With little time to spare, I scurried about my small but immensely cool abode, getting ready to see Patti. OMG. I found the theatre at the back of the DIA and wondered about the others gathered to see her. What were their favourite songs were and how did they feel when they listened to them? Patti makes me feel strong as a woman, confident in my brain and sensuality, and free to think whatever the FUCK I want to. Art. I salute her, as did the others in the theatre that night. I spotted a free seat not too close to an older man, some solace in case he was gross. This man turned out to be an ideal companion for the night- united as we were in our love for and of Patti. He was a retired physicist from Ann Arbour University and his wife was at a basketball game that night, which he seemed to delight in: “She does the sports stuff, and I’m into the arts.” As we waited in the lush confines of our squishy seats, he told me about his career, family, and at the end of the night he invited me to stay with them should I happen to be in that part of the woods.

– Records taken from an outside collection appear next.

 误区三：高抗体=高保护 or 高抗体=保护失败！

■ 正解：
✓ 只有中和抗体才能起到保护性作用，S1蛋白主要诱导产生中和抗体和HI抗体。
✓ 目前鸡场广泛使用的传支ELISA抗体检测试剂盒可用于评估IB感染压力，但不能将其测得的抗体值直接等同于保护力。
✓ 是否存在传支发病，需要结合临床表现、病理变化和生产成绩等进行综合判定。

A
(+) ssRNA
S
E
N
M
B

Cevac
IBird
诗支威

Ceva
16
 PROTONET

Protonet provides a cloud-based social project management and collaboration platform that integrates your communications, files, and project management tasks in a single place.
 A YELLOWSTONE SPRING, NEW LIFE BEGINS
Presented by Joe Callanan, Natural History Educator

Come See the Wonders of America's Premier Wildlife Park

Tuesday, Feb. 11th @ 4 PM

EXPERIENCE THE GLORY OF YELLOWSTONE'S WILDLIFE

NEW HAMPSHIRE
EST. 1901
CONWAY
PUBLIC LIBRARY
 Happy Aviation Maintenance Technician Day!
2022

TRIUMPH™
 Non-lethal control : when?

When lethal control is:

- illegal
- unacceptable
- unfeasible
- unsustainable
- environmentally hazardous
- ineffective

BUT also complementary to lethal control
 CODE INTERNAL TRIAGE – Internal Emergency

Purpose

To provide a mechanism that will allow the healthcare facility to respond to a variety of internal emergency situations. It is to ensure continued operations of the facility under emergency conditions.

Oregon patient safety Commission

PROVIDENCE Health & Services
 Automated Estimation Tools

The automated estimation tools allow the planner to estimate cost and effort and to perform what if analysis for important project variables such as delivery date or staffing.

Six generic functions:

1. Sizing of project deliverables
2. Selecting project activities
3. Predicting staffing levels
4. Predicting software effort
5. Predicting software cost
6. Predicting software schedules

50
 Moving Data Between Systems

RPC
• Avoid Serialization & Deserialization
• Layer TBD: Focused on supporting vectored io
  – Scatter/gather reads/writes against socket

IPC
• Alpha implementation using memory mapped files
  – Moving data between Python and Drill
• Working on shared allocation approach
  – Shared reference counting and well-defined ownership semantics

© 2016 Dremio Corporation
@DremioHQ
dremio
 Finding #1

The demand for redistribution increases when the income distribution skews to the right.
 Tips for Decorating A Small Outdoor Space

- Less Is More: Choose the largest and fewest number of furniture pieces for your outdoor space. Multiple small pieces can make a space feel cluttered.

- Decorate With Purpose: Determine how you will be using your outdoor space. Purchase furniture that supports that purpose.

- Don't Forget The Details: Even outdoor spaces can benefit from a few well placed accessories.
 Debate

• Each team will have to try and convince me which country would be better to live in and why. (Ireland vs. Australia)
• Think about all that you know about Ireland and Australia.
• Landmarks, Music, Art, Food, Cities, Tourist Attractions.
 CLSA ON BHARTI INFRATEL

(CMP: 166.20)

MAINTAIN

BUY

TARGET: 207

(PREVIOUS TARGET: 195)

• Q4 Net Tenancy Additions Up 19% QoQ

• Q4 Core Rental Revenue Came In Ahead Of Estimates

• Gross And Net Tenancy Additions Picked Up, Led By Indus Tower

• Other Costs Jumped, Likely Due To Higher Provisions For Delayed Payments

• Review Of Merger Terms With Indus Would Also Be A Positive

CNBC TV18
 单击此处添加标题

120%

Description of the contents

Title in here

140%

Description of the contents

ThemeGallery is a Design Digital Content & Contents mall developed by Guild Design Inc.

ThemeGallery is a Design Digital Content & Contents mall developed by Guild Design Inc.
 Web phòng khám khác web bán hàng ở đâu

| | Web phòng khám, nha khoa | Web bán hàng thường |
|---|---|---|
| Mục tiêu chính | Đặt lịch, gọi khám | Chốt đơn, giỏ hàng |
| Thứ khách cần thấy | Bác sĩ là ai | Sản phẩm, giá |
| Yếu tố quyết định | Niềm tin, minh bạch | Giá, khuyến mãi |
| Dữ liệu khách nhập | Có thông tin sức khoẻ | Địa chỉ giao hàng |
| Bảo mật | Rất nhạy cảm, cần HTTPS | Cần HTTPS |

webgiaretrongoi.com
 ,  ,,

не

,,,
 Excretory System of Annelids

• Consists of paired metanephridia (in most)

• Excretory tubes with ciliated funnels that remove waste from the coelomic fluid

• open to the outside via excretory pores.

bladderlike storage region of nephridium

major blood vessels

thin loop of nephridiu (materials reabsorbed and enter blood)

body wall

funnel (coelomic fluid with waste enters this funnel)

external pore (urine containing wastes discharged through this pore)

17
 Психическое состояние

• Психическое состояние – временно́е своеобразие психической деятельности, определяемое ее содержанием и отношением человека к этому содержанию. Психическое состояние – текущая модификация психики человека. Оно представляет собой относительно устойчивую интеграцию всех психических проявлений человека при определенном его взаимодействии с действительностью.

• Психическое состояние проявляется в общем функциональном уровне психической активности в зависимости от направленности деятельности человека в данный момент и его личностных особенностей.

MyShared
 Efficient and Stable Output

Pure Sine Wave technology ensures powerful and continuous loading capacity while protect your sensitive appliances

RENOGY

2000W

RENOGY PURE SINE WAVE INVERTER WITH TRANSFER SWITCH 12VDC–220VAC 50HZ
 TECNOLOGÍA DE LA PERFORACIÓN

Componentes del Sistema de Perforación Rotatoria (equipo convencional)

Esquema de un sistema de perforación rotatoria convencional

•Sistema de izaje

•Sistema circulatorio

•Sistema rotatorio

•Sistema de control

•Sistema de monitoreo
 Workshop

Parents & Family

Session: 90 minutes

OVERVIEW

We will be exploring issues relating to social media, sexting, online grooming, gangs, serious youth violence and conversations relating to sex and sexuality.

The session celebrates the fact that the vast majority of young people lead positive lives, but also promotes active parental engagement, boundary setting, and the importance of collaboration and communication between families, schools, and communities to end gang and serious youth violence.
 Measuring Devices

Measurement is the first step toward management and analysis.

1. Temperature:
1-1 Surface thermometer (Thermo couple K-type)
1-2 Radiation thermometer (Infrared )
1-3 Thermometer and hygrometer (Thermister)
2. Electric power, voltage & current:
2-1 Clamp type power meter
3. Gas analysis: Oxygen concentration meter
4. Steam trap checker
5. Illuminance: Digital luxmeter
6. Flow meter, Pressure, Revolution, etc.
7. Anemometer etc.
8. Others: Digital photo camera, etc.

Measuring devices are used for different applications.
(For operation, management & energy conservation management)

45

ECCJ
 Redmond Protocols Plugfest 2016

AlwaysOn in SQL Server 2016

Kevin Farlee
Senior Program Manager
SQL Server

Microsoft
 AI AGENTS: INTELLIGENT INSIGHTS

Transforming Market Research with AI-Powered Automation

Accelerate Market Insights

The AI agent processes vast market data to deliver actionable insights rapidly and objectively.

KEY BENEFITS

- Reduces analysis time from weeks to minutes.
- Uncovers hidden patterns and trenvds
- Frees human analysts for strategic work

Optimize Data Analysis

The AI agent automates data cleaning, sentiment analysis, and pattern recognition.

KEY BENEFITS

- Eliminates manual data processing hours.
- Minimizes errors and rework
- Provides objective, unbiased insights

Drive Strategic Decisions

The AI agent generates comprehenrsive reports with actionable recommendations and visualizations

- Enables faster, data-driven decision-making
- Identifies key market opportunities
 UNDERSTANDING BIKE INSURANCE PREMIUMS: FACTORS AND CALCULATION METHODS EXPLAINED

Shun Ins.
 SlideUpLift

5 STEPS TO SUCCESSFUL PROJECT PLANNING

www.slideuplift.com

HILARIOUS and lovely.
We cried when she led us in Because the Night, her swansong that glided through each of us, lifting us up in true Patti fashion. It was magical to see her with messy witch hair, thin body in black clothes, shy and apologetic, then fierce, loving- to us and her son and daughter who were on stage. They’re her children with Fred Sonic, who passed away in 1996 and to whom she dedicated our version of Because the Night to. After the show I huddled near a small door to the right of my seat, a passage to the woman herself, with the hopes of delivering a poem I wrote for her. I wasn’t alone and the other woman with high fan hopes said she was a waitress in a bar that Patti and Fred used to frequent in Detroit. How cool. I was able to get the poem through and screamed over the fact that at the bottom I included my phone number. I used a fat gold marker and those digits came out so naturally, it’s weird. “Patti, call me.” HA HA HA. After all, “love is a ring on the telephone.” On that issue, she berated the women in the audience for freaking out when or if their guy doesn’t get back to them right away. “I used to get a call once a week…do something useful, creative with your time.” Very sage advice, on this day and all others.